Work item: Each entry is to be retyped without alteration, and no picture is to be included.

Input records:
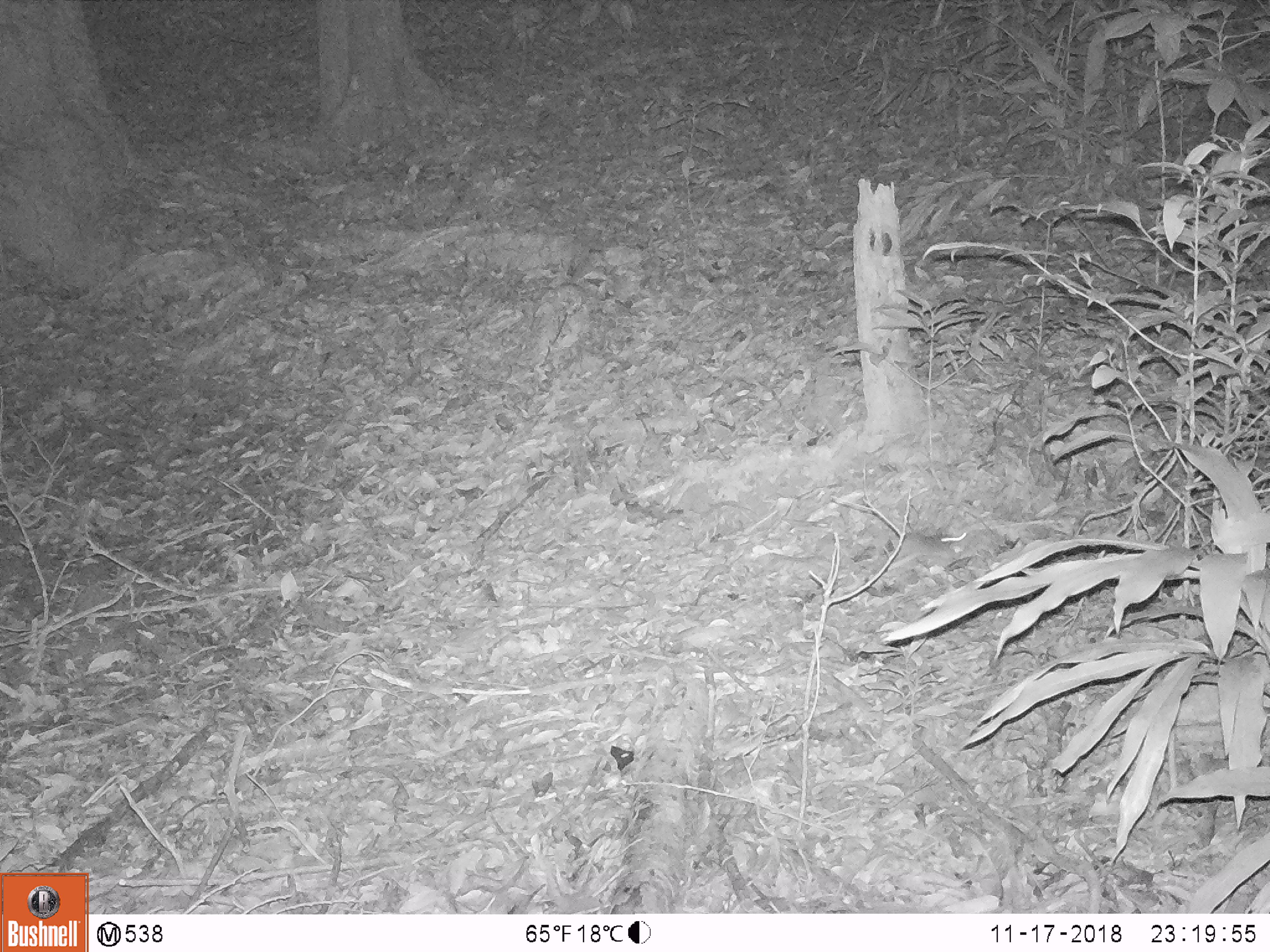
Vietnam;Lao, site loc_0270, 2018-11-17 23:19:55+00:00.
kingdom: Animalia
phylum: Chordata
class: Mammalia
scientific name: Mammalia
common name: mammal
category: unidentified small mammal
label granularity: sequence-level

Expected answer:
Vietnam;Lao, site loc_0270, 2018-11-17 23:19:55+00:00.
kingdom: Animalia
phylum: Chordata
class: Mammalia
scientific name: Mammalia
common name: mammal
category: unidentified small mammal
label granularity: sequence-level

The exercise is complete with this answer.